Nel giorno del record di contagiati da Covid, quasi 230mila, e del ritorno ad oltre 400 vittime (dato triste che non si riscontrava dallo scorso aprile), si conferma il braccio di ferro tra una parte consistente dei presidi e il ministro dell’Istruzione Patrizio Bianchi.
Il numero uno di Viale Trastevere, infatti, non arretra di un millimetro sulla posizione: “abbiamo riaperto, è passata una settimana e si sta di fatto realizzando quella cosa unica che è la scuola”, ha detto Bianchi durante una visita in Toscana.
“La riapertura della scuola vuol dire la comunità che si ritrova, per questo abbiamo insistito tanto, e direi con una soddisfazione generale”, ha sottolineato il ministro.
Nel frattempo, però, la didattica va avanti con percentuali piuttosto importanti di alunni e docenti a casa perché contagiati o in quarantena perché contatti stretti. Solo in Emilia-Romagna, riferisce la Regione, risultano 969 classi in quarantena a causa del Covid, con netta prevalenza (ben 340) alla primaria.
Sempre in Emilia Romagna, tra alunni e personale scolastico risultano ben 13.528 persone in quarantena.
I presidi, tramite il numero uno Anp, Antonello Giannelli, sostengono che risultano in didattica a distanza almeno la metà delle classi. E tornano a chiedere “la pubblicazione di dati ufficiali”.
Sempre il ministro Bianchi fa sapere che “il Cts fa un monitoraggio continuo e costante dell’andamento dei casi di Covid e ci comunica che siamo già in una fase di rallentamento”.
Bianchi ribadisce che a Viale Trastevere si sta “tenendo sotto controllo la situazione e i ragazzi sono molto più controllati a scuola che fuori e l’ampliamento dei casi lo abbiamo avuto quando la scuola era chiusa. La scuola è un presidio di sicurezza”, conclude il ministro.
Non mancano, tuttavia, le lamentele per la gestione del Covid a scuola, diventata davvero complessa con le disposizioni approvate il 5 gennaio dal Governo e introdotte qualche giorno dopo in Gazzetta Ufficiale.
“È urgente che si rivedano i protocolli sulle quarantene a scuola: ci sono troppe norme e troppo confuse. Condivido e faccio mio in questo senso l’appello dei dirigenti scolastici (2.400 su quasi 8mila ndr) che hanno la responsabilità di farle rispettare”, ha dichiarato l’ex ministra Lucia Azzolina durante la trasmissione Agorà su Rai Tre.

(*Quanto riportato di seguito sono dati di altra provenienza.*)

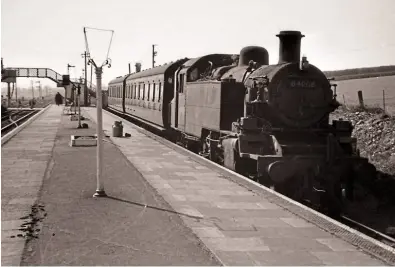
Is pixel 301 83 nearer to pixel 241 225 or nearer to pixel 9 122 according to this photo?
pixel 241 225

“È sbagliato dire che tutto va bene, la scuola è aperta ma in grande sofferenza”: il riferimento è anche alla DaD cui sono costretti alcuni alunni (in media 20%) di ogni classe. Ma anche all’alto numero di docenti, anche questo attorno al 20%, costretti a casa dal Covid o dall’essere considerati “contatti stretti”: una circostanza che, spesso, riduce, anche di molto, l’orario delle lezioni quotidiane.
“Già nei prossimi giorni – ha concluso Azzolina – come Movimento 5 Stelle torneremo a chiedere al ministro Bianchi, che sarà audito in commissione cultura, istruzione e scienza alla Camera, una serie di cambiamenti che possano semplificare il quadro e andare così incontro a scuole e famiglie”. Cambiamenti, del resto, che ha annunciato, se necessari, anche lo stesso ministro dell’Istruzione.
A complicare la situazione, ci sono poi le decisioni di alcuni sindaci, che stoppano la didattica in presenza, pur non essendo la loro città collocata in zona rossa. Con le risposte dei Tar. E le contro-risposte dei primi cittadini. Ma anche delle singole scuole.
Ci scrive un genitore preoccupato, perché il figlio, che frequenta l’istituto paritario Sacro Cuore di Siracusa, segue le lezioni da casa, poiché “è stata prolungata la Dad pur dopo il decreto del TAR Catania che ha disposto il ritorno della didattica in presenza”.
Nel frattempo, sembra che alla fine la ferma volontà del Governo di far tornare gli alunni a scuola dal 7 gennaio non è stata ben considerata dalla maggior parte degli italiani: da un sondaggio Swg risulta che solo il 39% si dice d’accordo.
Ben il 46% degli italiani avrebbero preferito la didattica a distanza per le scuole superiori e molti di questi anche per le scuole degli altri gradi.
Poi, c’è anche il 25% dei genitori per i quali il disagio dovuto alla chiusura delle scuole in presenza sarebbe notevole, non tanto per problematiche legate alla disponibilità di strumenti tecnologici, ma soprattutto a causa dello scarso rendimento scolastico dei ragazzi quando seguono le lezioni da casa.
Dal sondaggio è emersa anche la carenza del personale, dovuta sia ai contagi che alle defezioni conseguenti al requisito del Green pass rafforzato.